WHAT TO DO –
Look below for the line containing "Adenium Chalking Pink"; write out that line and each one after it to the end, exactly, and nothing else.
━━ MATERIAL SUPPLIED ━━
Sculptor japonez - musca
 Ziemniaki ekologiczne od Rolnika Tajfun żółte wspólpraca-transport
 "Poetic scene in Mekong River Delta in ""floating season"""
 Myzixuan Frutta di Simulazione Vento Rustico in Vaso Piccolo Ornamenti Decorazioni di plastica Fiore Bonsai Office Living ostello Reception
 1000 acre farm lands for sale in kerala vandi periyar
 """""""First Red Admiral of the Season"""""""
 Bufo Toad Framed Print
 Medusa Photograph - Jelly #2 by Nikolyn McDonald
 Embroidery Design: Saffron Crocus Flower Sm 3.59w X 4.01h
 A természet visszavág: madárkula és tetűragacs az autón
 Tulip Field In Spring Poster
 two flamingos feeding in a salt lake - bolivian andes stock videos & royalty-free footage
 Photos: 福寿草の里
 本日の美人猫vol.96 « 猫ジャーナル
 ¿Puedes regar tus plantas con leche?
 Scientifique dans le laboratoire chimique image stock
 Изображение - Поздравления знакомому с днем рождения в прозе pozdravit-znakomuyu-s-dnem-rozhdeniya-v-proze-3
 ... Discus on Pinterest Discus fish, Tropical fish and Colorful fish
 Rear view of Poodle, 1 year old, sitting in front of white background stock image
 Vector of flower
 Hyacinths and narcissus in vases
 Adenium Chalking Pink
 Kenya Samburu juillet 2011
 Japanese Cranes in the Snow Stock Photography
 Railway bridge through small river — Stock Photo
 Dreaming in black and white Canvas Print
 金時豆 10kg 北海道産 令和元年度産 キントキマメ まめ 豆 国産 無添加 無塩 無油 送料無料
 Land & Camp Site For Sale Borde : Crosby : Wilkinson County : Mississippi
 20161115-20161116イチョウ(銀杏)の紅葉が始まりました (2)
━━━
RESULT OF THE EXERCISE –
 Adenium Chalking Pink
 Kenya Samburu juillet 2011
 Japanese Cranes in the Snow Stock Photography
 Railway bridge through small river — Stock Photo
 Dreaming in black and white Canvas Print
 金時豆 10kg 北海道産 令和元年度産 キントキマメ まめ 豆 国産 無添加 無塩 無油 送料無料
 Land & Camp Site For Sale Borde : Crosby : Wilkinson County : Mississippi
 20161115-20161116イチョウ(銀杏)の紅葉が始まりました (2)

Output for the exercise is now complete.